• Short exercise
From the data below, pick out every line containing the word "feet".

--- Begin Record list ---

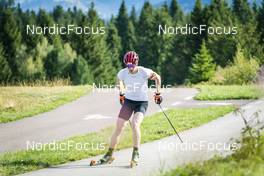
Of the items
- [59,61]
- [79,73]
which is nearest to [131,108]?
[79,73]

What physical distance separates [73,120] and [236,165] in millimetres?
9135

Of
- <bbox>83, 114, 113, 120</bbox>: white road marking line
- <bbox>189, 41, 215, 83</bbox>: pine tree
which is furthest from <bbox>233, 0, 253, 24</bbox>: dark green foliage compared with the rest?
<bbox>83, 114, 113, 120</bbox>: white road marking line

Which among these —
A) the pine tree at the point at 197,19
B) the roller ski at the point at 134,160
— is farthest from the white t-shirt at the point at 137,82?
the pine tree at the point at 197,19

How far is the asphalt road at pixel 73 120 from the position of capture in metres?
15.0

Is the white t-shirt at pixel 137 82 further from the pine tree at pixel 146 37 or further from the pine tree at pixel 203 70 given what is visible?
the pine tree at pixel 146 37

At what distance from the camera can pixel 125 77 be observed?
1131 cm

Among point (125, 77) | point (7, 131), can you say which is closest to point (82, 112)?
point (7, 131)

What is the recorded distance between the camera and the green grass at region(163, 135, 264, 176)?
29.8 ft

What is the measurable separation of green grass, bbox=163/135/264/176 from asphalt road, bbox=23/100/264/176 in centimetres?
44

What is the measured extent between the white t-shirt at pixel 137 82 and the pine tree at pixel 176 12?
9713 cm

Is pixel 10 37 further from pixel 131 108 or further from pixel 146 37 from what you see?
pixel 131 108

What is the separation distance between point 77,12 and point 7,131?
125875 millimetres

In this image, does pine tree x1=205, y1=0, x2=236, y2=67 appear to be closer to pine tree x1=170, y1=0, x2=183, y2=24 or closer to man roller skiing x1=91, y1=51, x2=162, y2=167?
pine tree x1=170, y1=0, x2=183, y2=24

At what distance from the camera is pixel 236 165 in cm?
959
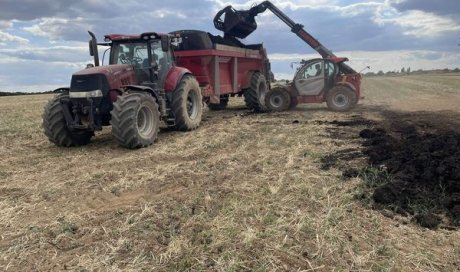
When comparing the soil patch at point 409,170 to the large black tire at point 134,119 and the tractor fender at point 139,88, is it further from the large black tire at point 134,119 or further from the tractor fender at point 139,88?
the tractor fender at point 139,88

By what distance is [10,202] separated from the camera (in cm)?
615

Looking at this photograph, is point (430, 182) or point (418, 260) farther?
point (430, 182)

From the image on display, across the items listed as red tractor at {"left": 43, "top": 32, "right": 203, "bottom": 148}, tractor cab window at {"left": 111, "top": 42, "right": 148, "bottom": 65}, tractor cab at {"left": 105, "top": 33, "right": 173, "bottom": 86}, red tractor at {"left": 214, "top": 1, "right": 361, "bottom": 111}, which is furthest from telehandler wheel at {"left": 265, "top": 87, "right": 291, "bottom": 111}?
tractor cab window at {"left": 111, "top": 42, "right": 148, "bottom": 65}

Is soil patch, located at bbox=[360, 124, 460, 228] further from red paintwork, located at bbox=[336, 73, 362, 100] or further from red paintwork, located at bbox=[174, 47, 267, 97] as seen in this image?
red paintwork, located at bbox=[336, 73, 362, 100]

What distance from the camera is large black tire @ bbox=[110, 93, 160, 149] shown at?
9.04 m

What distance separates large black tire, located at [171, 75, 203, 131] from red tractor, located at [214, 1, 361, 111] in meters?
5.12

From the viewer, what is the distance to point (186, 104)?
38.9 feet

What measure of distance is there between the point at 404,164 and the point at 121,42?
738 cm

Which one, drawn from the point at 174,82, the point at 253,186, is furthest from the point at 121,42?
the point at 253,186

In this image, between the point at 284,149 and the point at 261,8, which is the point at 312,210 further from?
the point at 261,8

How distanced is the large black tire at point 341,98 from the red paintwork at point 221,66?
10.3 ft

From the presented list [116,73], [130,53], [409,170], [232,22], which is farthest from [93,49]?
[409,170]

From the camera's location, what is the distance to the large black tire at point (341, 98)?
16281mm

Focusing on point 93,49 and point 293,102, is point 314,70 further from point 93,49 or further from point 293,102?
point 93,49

--- End Record list ---
--- Begin Record list ---

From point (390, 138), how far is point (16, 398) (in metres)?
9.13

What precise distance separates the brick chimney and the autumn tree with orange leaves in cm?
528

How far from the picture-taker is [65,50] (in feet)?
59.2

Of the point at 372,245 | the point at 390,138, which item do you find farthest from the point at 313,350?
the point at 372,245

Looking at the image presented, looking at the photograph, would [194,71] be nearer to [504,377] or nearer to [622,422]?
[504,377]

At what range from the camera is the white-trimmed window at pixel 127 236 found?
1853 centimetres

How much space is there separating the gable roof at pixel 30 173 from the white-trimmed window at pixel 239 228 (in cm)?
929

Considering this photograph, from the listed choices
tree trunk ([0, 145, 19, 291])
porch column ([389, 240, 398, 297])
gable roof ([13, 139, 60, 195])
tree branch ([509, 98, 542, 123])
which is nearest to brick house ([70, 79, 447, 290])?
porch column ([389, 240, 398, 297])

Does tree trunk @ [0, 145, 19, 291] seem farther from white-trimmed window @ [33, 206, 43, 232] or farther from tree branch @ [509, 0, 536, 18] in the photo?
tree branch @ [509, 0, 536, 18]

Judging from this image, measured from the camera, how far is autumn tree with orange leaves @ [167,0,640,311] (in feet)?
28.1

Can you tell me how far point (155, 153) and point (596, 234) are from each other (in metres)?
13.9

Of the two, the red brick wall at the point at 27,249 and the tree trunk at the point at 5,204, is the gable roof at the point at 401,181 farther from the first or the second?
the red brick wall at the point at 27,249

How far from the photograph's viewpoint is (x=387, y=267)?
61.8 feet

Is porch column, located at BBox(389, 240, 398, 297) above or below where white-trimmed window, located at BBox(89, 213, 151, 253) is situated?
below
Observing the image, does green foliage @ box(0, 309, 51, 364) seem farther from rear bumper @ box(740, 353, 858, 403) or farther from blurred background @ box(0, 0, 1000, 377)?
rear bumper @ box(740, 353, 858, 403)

--- End Record list ---
--- Begin Record list ---

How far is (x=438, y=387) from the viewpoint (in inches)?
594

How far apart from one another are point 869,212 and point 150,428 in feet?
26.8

--- End Record list ---

• Written solution
38.9 feet
How far from the picture-taker is [65,50] (in feet)?
Judging from this image, measured from the camera, how far is autumn tree with orange leaves @ [167,0,640,311] (in feet)?
61.8 feet
How far apart from one another are point 869,212 and point 150,428 in feet?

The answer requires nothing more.